In 1881, the 20th president of the United States, James A. Garfield, died of wounds inflicted by an assassin.

In 1906, addressing the annual dinner of The Associated Press in New York, Mark Twain said there were "only two forces that can carry light to all the corners of the globe ... the sun in the heavens and The Associated Press down here."

In 1934, Bruno Hauptmann was arrested in New York and charged with the kidnap-murder of the Lindbergh infant.

In 1955, President Juan Peron of Argentina was ousted after a revolt by the army and navy.

In 1957, the United States conducted its first underground nuclear test, in the Nevada desert.

In 1959, Soviet leader Nikita Khrushchev reacted angrily during a visit to Los Angeles upon being told that, for security reasons, he wouldn't be allowed to visit Disneyland.

In 1960, Cuban leader Fidel Castro, in New York to visit the United Nations, angrily checked out of the Shelburne Hotel in a dispute with the management.

In 1970, "The Mary Tyler Moore Show" debuted on CBS TV.

In 1985, the Mexico City area was struck by the first of two devastating quakes that claimed some six-thousand lives.

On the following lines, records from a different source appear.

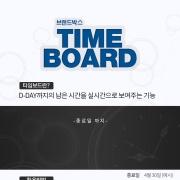 브랜드박스 TIME BOARD 기능 소개 앨범 바로가기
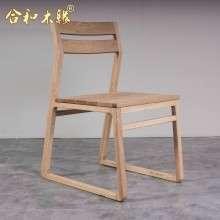 【合和木缘】北欧白橡木全实木家具餐椅书椅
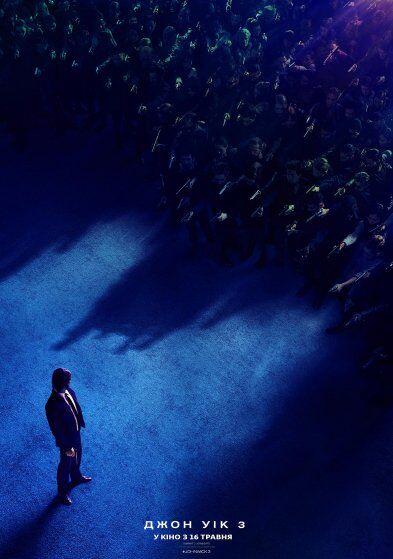 Джон Уик 3: рейтинг, отзывы и продолжительность, смотреть трейлер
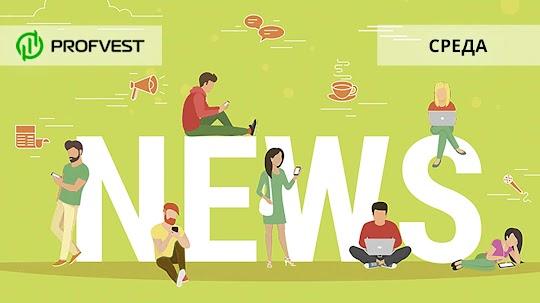 Новостной дайджест хайп-проектов за 14.04.21. Бонусы от HightWolf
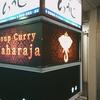 スープカレー Maharaja / 札幌市中央区南6条西3丁目 おおたビル2F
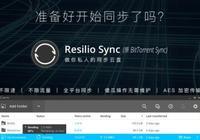 你還在為網盤下載速度、資源限制等原因困擾嗎?Resilio sync 使用攻略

Ten years ago: Iraq began confiscating foreign assets from countries that were imposing sanctions against the Baghdad government.

Five years ago: The New York Times and The Washington Post published the Unabomber's manifesto. The Senate passed a welfare overhaul bill. The US ambassador and the commander of American forces in Japan apologized for the rape of an Okinawan schoolgirl committed by three US servicemen.

One year ago: German voters handed Chancellor Gerhard Schroeder's governing Social Democrats a humiliating defeat in elections in the eastern state of Saxony, giving it just eleven percent of the votes.

"There is no such thing as conversation. It is an illusion. There are intersecting monologues, that is all."

-- Dame Rebecca West, Irish-born novelist (1892-1983).